2. Five Day Bible Reading Program
Melissa Kruger’s favorite Bible reading plan allows flexibility so that if you’re overloaded you can skip a day or two and not fall behind. It, too, has a free PDF to check off as you work through the canon in a year. The Old Testament readings are roughly chronological, with daily New Testament readings as well.
3. 5x5x5 New Testament Bible Reading Plan
New believers and those new to daily Bible reading may find the Navigators’ 5x5x5 New Testament Bible Reading Plan a way to establish a new habit and get deeper into the text. The plan calls for reading one chapter each day (about five minutes), five days a week, and recommends five different ways to understand and apply the text.
4. Straight Through the Bible in a Year
My own preferred method of reading the Bible is simply to move straight through the Bible in a year. Every day of the year I read three or four chapters (except for the day I read Psalm 119!). I use a simple checklist as a bookmark to track my progress, and each year I’m reminded just how much of the Bible is Old Testament. When I get to the New Testament my anticipation for Christ’s coming has built up. I’ve used this plan with different translations for over a decade, and the reading experience gets more rewarding every year I do it.
Get into the Habit
Adopting a plan won’t keep your kids from getting sick, work from piling up, or family from coming to visit. It’ll still be easy to get out of your Bible-reading rhythm. But getting back to the habit and picking up where you left off is more important than finishing the plan “on time.” Like the Sabbath, Bible reading plans are made for man, not man for reading plans.
Yet I want to encourage you to pick up one of the plans above and get into the habit. Executing any plan requires discipline, but it also builds discipline.
Executing any plan requires discipline, but it also builds discipline.

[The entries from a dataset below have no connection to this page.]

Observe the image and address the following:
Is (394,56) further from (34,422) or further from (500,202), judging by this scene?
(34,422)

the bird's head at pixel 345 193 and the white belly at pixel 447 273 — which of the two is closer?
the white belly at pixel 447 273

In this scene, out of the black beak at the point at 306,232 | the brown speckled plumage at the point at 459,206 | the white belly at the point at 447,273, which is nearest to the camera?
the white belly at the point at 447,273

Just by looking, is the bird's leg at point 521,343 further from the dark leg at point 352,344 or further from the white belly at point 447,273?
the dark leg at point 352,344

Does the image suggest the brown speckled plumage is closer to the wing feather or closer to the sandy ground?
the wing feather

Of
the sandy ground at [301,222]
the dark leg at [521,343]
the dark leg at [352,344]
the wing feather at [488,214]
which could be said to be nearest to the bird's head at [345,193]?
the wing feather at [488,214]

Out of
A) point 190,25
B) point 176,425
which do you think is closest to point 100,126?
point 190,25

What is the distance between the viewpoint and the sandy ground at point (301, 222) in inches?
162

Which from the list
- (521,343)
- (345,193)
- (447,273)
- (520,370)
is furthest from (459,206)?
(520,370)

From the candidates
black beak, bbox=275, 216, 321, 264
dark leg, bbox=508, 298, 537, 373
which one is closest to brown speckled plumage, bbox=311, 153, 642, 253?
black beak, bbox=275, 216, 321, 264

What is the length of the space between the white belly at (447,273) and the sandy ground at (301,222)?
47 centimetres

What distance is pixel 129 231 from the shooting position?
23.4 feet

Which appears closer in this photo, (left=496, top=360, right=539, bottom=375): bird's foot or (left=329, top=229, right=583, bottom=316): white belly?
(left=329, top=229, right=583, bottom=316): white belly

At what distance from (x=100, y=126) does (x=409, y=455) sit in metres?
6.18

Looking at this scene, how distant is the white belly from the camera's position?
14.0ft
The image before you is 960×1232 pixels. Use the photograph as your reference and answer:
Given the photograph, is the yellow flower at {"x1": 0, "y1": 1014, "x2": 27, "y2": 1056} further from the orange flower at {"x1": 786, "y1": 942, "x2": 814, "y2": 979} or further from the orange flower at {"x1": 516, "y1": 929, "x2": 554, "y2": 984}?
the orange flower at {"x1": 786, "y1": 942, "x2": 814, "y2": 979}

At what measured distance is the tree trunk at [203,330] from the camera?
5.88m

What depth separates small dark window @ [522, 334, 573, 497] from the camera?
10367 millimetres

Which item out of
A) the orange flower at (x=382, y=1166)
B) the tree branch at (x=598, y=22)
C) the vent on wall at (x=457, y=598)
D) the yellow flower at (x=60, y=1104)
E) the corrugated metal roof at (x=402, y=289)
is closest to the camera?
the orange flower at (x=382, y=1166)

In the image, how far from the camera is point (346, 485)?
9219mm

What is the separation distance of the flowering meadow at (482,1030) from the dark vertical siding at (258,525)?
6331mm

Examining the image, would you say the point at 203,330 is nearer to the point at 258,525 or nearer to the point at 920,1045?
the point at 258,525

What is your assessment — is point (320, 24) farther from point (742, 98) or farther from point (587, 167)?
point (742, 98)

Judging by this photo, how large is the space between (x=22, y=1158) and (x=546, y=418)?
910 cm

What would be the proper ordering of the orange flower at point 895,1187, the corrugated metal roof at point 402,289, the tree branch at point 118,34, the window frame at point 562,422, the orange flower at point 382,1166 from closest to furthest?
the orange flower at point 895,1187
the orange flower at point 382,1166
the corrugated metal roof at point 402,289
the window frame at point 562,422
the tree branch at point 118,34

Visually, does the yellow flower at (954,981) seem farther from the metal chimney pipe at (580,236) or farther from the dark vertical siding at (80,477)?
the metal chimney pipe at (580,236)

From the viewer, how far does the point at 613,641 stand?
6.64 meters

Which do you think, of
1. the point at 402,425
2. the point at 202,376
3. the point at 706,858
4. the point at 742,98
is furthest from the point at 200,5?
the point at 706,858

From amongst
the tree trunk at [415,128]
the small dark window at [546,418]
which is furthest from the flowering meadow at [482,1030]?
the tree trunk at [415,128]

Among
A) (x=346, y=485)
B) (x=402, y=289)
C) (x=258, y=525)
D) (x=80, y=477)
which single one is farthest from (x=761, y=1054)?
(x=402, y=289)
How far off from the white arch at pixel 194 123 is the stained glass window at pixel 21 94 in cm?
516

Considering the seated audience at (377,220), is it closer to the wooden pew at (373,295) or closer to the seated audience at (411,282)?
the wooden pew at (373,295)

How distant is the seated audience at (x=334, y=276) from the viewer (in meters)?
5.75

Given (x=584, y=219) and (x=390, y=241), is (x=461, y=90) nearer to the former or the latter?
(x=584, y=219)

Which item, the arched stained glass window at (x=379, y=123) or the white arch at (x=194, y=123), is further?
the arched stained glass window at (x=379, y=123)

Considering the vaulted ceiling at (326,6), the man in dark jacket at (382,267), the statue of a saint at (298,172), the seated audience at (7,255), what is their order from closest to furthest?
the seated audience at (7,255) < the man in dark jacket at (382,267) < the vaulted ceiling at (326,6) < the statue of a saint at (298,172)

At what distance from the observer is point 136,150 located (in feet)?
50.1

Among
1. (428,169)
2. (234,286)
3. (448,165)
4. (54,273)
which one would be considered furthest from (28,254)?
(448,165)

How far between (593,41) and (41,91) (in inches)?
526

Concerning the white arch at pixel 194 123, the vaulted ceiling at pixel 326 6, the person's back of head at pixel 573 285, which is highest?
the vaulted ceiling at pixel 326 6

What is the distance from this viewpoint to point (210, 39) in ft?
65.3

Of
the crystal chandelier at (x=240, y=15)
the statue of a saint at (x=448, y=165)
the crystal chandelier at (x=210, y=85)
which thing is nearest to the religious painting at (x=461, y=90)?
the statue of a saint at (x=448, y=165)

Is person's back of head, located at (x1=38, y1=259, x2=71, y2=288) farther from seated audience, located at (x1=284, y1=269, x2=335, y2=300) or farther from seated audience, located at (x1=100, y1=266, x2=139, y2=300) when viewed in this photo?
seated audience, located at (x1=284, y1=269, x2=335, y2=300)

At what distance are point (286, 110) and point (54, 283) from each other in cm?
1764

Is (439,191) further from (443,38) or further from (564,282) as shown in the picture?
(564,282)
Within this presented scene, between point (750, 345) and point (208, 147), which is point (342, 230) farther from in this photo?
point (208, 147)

I’ve been reading through the Bible for more than a decade, and now if I miss a day, it feels strange—like if I forgot to brush my teeth. Looking back, I can see clearly how this discipline has helped my progress toward sanctification. Now-familiar passages sometimes rise in my mind to help me see things from a different perspective than I might have years ago, which can make it easier to resist sin.
If we believe that the Bible is God’s special self-revelation to humanity and the final standard for Christian life and practice, we should make sure we’re people who consistently feed on the Word. Familiarity comes through careful, repeated reading. Perhaps this is the year you become a habitual Bible reader.